What Food Sensitivity Tests Tell You – and What They Don’t

A young boy curiously inspects a fresh mango on a sunny summer day.

Why these tests are popular

At-home food sensitivity kits look attractive: mail a sample, get a downloadable report listing foods ‘to avoid’ within a week or two. For people with gas, bloating, headaches or unexplained skin issues, the promise of a simple answer is enticing. But popularity ≠ accuracy.

What the tests actually measure

Most commercial sensitivity panels measure IgG (immunoglobulin G) antibodies against dozens — often 100+ — foods from a blood or saliva sample. Results are usually scored or color-coded, with high IgG billed as evidence of a ‘sensitivity’. That interpretation is misleading.

Why IgG results are unreliable

Researchers have found that IgG presence in blood is typically a normal response to food exposure — sometimes even a marker of tolerance rather than harm. High IgG to frequently eaten foods simply reflects exposure, not pathology. Relying on IgG to diagnose sensitivities risks unnecessary and nutritionally harmful eliminations.

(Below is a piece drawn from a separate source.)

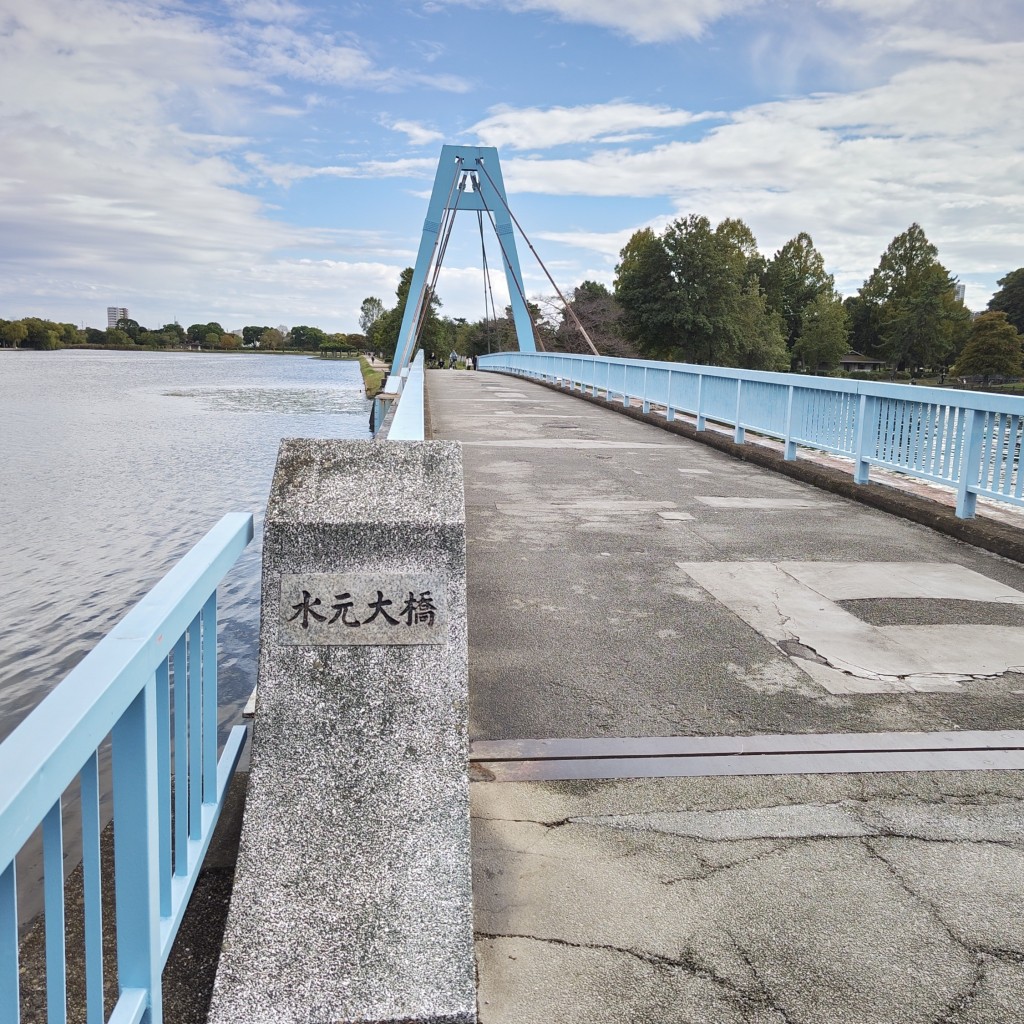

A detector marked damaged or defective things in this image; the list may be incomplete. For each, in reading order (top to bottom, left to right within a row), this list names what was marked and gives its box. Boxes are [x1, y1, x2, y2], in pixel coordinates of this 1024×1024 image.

Real risks of following test results blindly

Following an IgG report can lead to removing nutrient sources without clinical reason, increasing the risk of deficiencies, fueling anxiety about food, and even promoting disordered eating. Major professional bodies — including allergy specialists — do not recommend IgG testing for diagnosing food sensitivities.

Practical, evidence-based alternatives

If you suspect a food is causing symptoms, start safer, cheaper and clinically validated steps: keep a detailed food & symptom diary, rule out conditions like IBS with a clinician, and conduct a medically supervised elimination/reintroduction (e.g., low-FODMAP) guided by a registered dietitian. These approaches identify true triggers without unnecessary dietary restriction.

In short: IgG test kits are often a false shortcut. They can provide noisy, misleading signals that complicate rather than clarify. If you want answers, document your experience, consult a clinician or dietitian, and use controlled elimination and reintroduction testing rather than trusting a color-coded list in an app.